Jonathan Ianelli used Firstgiving to warm up the fundraising for the Santa Speedo Run.

Friday, February 27, 2009

Charities go online for fundraising

By Galen Moore

Their accustomed fundraising wells running dry, cash-parched nonprofits are making an exodus to the web — and online fundraising startups are seeing a boom in business.

Until last fall’s fiscal crisis, the biggest obstacle to cMarket Inc.’s customer-acquisition efforts was a sense of complacency among risk-averse nonprofit organizations that make up its client base, said Jon Carson, CEO and chairman at the 6-year-old online benefit auction provider.

“What’s happened is, the complacency has been drained out of the system and has been replaced by fear,” he said. “Everyone understands if they don’t do something different this year, they’re not going to replicate last year’s numbers.”

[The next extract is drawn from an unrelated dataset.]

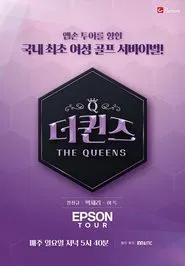 더퀸즈 tv show poster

Two other Boston-area startups are seeing the same trend. Somerville-based Firstgiving Inc. provides support for personal online fundraising pages used in events such as marathons or winter cold-water plunges. Cambridge-based Good2gether Inc., a nonprofit advertising company, places contextual fundraising ads in online news outlets.

Going digital

For 20 years, the Hopkinton Parent-Teacher Association has depended on a spring auction to raise its annual budget of $50,000 to $60,000 to support extra programs and materials for the town’s public schools. This year, the organizers saw the writing on the wall, said PTA member Pattie Hunt Sinacole: The live auction alone wasn’t going to cut it.

“It’s a tough market for fundraising,” she said. A donor who in past years reliably put up a $500 auction item this year may be limited to a $200 item. “They’re saying, ‘We can’t do the whole Red Sox package, but we can do a pair of tickets,’ ” Sinacole said.

So for the first time they added an online component to their annual event, through cMarket, which will contribute items donated from corporate sponsors and will expose the Hopkinton PTA auction to a wider audience. Sinacole said she’s hoping the association will do better this year than it has in the past.

Of course, cMarket takes a cut — a $595 upfront fee plus up to 9 percent of the online auction proceeds. But Carson said cMarket’s customers are raising funds far above what they could without the online service.

Firstgiving takes a more modest share — 5 percent of donations, plus credit card processing charges. After the ninth annual Santa Speedo Run used Firstgiving last December for the first time, organizer Jonathan Ianelli said he felt the funds raised were well worth the fees.

In the past, organizers had taken donations for the event by hand. This year, its first online, the number of runners in the one-mile, costumed Back Bay dash rose from 400 to 600, but donations doubled — from $90,000 in 2007 to $180,000 in 2008.

“Before we even ran the run, we had raised over $100,000,” said Ianelli, who every year organizes the event to benefit a different Boston-area charity that works with children. The 2008 event benefited Cradles to Crayons.

Events like the Santa Speedo Run are Firstgiving’s bread and butter, said COO Frank Days. Other customers include polar plunges run by local Special Olympics chapters, and nonprofits that raise funds through runners in the Boston Marathon. Now, Firstgiving is seeing an influx of new customers who are looking to tap the potential personal fundraising networks that their supporters may have.

“We are seeing charities who are coming to us saying we’ve got to make up for this gap,” Days said, “and online is an opportunity we’re not taking advantage of.”